Wednesday, June 30, 2010
Day 19 - Glorious corn fields and the odd Kentuck Knob
Feeling better today. I hardly ate anything the past couple of days so as not to aggravate the squigglies in my stomach. My sour outlook was sugared by this kind motel lady I called to reserve a room. She said she loved me and her name was Lilyanne. Couldn't wait to meet her. I sped through Lancaster County and enjoyed watching real Amish folk doing their business at highway pace. No more photographs this time. My improved health made me curious again...the point of this trip. I noticed the lush corn, the wide blue sky, the blue flowers on the roadside, and I realized...there are hardly any trees in the county. Open space and fields of crops. It was great to be alive.

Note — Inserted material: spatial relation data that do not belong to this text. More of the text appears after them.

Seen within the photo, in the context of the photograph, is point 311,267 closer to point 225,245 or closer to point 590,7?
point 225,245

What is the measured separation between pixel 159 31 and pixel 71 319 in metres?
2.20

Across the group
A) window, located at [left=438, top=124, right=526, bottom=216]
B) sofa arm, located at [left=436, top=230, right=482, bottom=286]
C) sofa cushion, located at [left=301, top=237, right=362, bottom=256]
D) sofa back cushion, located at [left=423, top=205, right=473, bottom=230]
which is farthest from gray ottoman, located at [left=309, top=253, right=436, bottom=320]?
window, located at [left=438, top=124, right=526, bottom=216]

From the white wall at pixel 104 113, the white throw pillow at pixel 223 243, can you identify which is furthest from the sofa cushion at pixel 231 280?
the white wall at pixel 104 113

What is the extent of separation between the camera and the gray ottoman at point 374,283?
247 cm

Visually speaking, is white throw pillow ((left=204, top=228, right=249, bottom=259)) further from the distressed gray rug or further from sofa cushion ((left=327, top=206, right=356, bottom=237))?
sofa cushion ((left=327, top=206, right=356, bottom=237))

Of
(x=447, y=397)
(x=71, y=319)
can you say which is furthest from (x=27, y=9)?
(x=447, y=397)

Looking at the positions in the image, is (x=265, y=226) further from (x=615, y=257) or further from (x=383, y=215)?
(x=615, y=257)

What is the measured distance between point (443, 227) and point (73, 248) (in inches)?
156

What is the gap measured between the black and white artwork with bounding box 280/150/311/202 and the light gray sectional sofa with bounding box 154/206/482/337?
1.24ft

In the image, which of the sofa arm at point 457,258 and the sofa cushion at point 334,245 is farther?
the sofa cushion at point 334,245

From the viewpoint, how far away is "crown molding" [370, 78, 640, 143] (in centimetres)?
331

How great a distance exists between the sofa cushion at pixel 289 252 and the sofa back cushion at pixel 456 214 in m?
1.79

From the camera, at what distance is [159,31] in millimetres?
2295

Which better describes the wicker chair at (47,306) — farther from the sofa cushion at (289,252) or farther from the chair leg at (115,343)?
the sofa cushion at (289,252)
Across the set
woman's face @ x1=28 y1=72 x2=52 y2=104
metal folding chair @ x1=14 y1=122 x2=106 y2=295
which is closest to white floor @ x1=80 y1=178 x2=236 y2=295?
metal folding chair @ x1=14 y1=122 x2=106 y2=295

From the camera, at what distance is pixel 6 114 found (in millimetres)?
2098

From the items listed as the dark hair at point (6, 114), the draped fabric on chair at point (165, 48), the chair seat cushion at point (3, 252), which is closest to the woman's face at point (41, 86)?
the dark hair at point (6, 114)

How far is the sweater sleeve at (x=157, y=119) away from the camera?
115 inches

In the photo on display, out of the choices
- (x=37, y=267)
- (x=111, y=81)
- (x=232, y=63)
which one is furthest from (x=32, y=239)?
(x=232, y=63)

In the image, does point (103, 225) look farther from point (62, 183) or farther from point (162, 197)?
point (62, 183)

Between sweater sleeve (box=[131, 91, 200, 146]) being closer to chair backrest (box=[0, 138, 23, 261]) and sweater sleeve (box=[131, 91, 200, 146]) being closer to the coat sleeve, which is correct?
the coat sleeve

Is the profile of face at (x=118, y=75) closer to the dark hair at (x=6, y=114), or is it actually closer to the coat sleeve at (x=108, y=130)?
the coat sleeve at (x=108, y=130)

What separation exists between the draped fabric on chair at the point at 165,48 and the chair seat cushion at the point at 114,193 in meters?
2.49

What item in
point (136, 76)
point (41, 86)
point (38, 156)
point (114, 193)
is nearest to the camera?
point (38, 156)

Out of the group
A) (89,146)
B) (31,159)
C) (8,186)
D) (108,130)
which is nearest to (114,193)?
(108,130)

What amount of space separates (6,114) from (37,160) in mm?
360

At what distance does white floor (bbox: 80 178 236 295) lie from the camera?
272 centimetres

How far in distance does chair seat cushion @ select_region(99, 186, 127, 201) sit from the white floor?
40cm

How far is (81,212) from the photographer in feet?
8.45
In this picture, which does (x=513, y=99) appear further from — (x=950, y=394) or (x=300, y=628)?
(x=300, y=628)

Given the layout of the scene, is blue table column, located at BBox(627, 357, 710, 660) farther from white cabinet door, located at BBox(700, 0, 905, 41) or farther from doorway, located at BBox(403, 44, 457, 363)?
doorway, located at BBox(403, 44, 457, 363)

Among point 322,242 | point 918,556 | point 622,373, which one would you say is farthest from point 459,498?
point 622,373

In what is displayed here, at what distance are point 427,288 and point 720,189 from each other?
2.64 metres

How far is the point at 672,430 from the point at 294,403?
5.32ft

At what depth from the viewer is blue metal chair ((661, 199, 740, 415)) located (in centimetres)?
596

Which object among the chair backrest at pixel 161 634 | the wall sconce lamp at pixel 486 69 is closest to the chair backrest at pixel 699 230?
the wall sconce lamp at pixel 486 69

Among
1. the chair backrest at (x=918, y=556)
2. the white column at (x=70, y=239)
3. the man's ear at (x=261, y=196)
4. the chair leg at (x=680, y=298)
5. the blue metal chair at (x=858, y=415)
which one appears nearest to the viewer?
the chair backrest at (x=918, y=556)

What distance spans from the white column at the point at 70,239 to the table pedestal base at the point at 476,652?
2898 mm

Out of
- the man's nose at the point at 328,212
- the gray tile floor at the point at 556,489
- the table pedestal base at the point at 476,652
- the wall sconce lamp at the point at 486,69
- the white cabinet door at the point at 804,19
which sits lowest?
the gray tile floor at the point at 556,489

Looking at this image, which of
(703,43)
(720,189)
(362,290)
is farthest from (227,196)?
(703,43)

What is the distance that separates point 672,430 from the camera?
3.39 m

I made it to Markleysburg, a puny highway town. I had to stay in the vicinity because I have reservations for tomorrow to see Frank Lloyd Wright's Fallingwater. I passed Lilyanne's "Inn" and kept on driving. Traveler's Inn consisted of two white trailers and a small house next to them. I just couldn't do it so I fled like a cowardly chicken. I found another inn but I think they're mostly cabins owned by Menonites. The best room I've had so far on this trip.
I headed on over to the "other" FLW house in the area, Kentuck Knob. Very nice little house, famous for its hexagonal skylights and triangular patterns. To be honest, my regard for the architect dropped a notch. Granted he was 86 when he worked on this house, but some of his ideas didn't make sense. You have to sidle sideways into the narrow hallways as he believed hallways are places you walk through and are unimportant. The closets were almost to the door because he didn't believe in attics and basements for they create cesspool for junk. I can understand...I hate junk...but I think he could've done a better job designing the interiors. I mean, there's no way an obese guest could through the hall. Just because genius architect was puny...
Anyway, Fallingwater, his masterpiece, is in the pipeline for tomorrow. Maybe the greatest architect of his time...as he dubbed himself...will reclaim Notch 1.